Source text:

*** Block opens ***

Queens, NY native Hana Gordon was an art history major at Syracuse when she came to the Florence program in the fall of 1966. She recently returned to the Villa Rossa with her husband Chet and chatted with us about what it was like to be here on November 4 when the calamitous flood overtook the Renaissance city and changed it forever.

“I remember waking up that morning to the sound of someone saying ‘aiuto!’ and it took a minute for me to translate it,” Hana recalls. She was living with her host family near Santa Croce on Corso Tintori. This was back when our students would live with two different families, switching halfway through the semester, but Hana didn’t do that because of the flood.

The view outside Hana Gordon’s window during the Great Flood

From her bedroom window she could see the Volta dei Tintori, an archway over the street. “But by the middle of the day, you couldn’t see the arch anymore!” As the waters rose, they knocked down the main door of her building, where her family lived on the second floor. “We went up to the third floor family to eat together and panic together, and my host dad would run out to see where the water was, and it was closing in. Then it started to recede. So that was really something!”

A Christmas toast with the neighbors who took in Hana and her host family on November 4

Hana tells us that Syracuse officials contemplated sending students home, but instead they got them vaccines. Hana had to pack up all her things and transfer to a villa/pension in the hills above the city with a few other girls while the city recovered.

She and her fellow students eventually went back to their host families where they finished out the semester. “I was really happy to go back to the same family. My mom was a good cook!”

Hana enjoying her host mom’s food

Once the waters had receded, she started walking around the city. “It was still a little messy, and if you dropped something nine out of ten times, you’d be dropping it into mud.” She also remembers shopping and getting some great post-flood deals. “A lot of the shopkeepers salvaged what they could. Everything was deeply discounted. We were looking at bags for something like $2.” She and her classmates were also sent to Bologna to use the public showers there.

A lot has changed in the decades since Hana’s semester abroad. She’s disappointed by how many tourists there are in Florence now. One positive change is the growth of the Syracuse program. “All we saw [of the Villa Rossa] was one classroom and a bathroom!” Countess Bona Gigliucci still lived upstairs, and students had to make do with Piazza Savonarola for their outdoor space. “We met some fellas there, and one girl was going steady throughout the whole thing with one of them,” Hana laughs.

A familiar view of Piazza Savonarola

She and her classmates would go home for lunch each day, many of them dozing off in their afternoon classes after the big meal complete with wine. They also hitchhiked to visit other cities on the weekends. “One time an elderly gentleman took us back to our apartment but took us out to dinner first and said that his daughter was in the U.S. and he hoped someone was doing that for her.”

Hana also remembers a couple who worked as caretakers for the program. They were the beloved Sergio and Elia Landi, who later ran our coffeeshop for many years and whose children, Silvia and Fabio, still work at Syracuse Florence today.

Historic Syracuse Florence employees Elia and Sergio Landi

After her time in Florence, Hana worked in art galleries, went back to school for library science, and became a high school librarian. After retiring 20 years ago, she began painting in watercolor and pastel and has exhibited widely throughout the Hudson Valley, where she lives. Florence remains a subject of inspiration for her.

*** Block closes ***

Tasks to carry out:
**A.** Decide whether each statement agrees with the article about Hana Gordon: (i) Hana switched host families halfway through her semester; (ii) Hana and her classmates were sent to Bologna to use public showers; (iii) Hana became a high school librarian. Please answer yes or no for each and quote the deciding words from the article.
**B.** Reproduce word for word the passage of the article about Hana Gordon that begins at the words "Once the waters" and stops after the words "public showers there.".
The records that come next have no connection to the article about Hana Gordon.

Spatial grounding data:
*** Block opens ***

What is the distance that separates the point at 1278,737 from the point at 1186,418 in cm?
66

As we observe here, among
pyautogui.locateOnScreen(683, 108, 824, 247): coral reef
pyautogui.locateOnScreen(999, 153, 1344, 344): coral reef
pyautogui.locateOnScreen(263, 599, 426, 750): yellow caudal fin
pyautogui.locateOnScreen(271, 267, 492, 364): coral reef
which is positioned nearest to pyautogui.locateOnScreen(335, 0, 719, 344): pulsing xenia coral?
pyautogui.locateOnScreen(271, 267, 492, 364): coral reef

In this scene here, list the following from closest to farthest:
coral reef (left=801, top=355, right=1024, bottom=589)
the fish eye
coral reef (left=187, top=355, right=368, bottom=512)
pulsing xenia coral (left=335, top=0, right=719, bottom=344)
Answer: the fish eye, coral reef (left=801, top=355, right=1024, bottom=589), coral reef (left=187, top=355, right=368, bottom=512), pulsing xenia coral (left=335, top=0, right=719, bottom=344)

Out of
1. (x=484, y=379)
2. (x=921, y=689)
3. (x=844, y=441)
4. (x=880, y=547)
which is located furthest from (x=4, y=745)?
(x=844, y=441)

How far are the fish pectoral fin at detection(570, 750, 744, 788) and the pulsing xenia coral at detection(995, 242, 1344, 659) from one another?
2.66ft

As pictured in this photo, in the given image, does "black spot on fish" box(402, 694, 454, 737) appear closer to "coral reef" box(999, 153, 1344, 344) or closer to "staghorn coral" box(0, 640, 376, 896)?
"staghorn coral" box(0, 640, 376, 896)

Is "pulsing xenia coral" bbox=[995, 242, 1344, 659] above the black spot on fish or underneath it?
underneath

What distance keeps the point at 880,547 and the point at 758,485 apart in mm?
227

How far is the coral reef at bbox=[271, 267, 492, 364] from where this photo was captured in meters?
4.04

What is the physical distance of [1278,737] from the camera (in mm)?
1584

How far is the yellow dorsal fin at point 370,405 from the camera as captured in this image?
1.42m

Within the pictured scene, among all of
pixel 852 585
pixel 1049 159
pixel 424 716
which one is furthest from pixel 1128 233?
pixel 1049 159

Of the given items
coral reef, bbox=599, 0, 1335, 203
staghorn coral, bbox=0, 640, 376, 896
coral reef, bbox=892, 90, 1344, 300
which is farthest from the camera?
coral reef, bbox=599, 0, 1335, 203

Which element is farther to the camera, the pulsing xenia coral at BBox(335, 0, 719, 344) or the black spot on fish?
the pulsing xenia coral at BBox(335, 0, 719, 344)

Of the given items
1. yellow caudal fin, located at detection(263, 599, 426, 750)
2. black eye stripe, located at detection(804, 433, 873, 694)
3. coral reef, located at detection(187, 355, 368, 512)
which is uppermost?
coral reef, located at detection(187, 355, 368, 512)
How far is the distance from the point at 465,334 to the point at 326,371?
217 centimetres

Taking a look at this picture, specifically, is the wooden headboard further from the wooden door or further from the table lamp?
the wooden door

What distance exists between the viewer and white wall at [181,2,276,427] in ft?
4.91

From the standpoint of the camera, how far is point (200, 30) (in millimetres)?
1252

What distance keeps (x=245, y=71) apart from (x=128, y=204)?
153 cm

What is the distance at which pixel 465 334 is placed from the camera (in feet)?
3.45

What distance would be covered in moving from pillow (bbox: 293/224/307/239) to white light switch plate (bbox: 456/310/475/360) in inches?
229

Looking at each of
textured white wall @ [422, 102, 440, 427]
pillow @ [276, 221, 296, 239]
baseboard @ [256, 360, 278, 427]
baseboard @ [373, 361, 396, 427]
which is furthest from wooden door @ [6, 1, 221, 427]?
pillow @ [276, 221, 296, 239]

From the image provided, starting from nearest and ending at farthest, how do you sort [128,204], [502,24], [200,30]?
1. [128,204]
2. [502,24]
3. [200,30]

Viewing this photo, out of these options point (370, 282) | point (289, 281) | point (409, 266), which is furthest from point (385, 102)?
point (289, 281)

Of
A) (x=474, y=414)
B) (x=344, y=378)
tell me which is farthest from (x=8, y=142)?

*** Block closes ***

Solutions below:
**A.**
(i) No: "but Hana didn’t do that because of the flood."
(ii) Yes: "She and her classmates were also sent to Bologna to use the public showers there."
(iii) Yes: "went back to school for library science, and became a high school librarian."

**B.**
Once the waters had receded, she started walking around the city. “It was still a little messy, and if you dropped something nine out of ten times, you’d be dropping it into mud.” She also remembers shopping and getting some great post-flood deals. “A lot of the shopkeepers salvaged what they could. Everything was deeply discounted. We were looking at bags for something like $2.” She and her classmates were also sent to Bologna to use the public showers there.